───── Input

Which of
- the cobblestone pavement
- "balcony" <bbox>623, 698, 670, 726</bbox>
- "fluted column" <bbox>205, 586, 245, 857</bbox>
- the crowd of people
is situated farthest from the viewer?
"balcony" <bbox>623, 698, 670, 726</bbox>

──────────

What you will do:
Copy the entries above word for word, keeping every line, bracket, and number unchanged.

The reply:
Which of
- the cobblestone pavement
- "balcony" <bbox>623, 698, 670, 726</bbox>
- "fluted column" <bbox>205, 586, 245, 857</bbox>
- the crowd of people
is situated farthest from the viewer?
"balcony" <bbox>623, 698, 670, 726</bbox>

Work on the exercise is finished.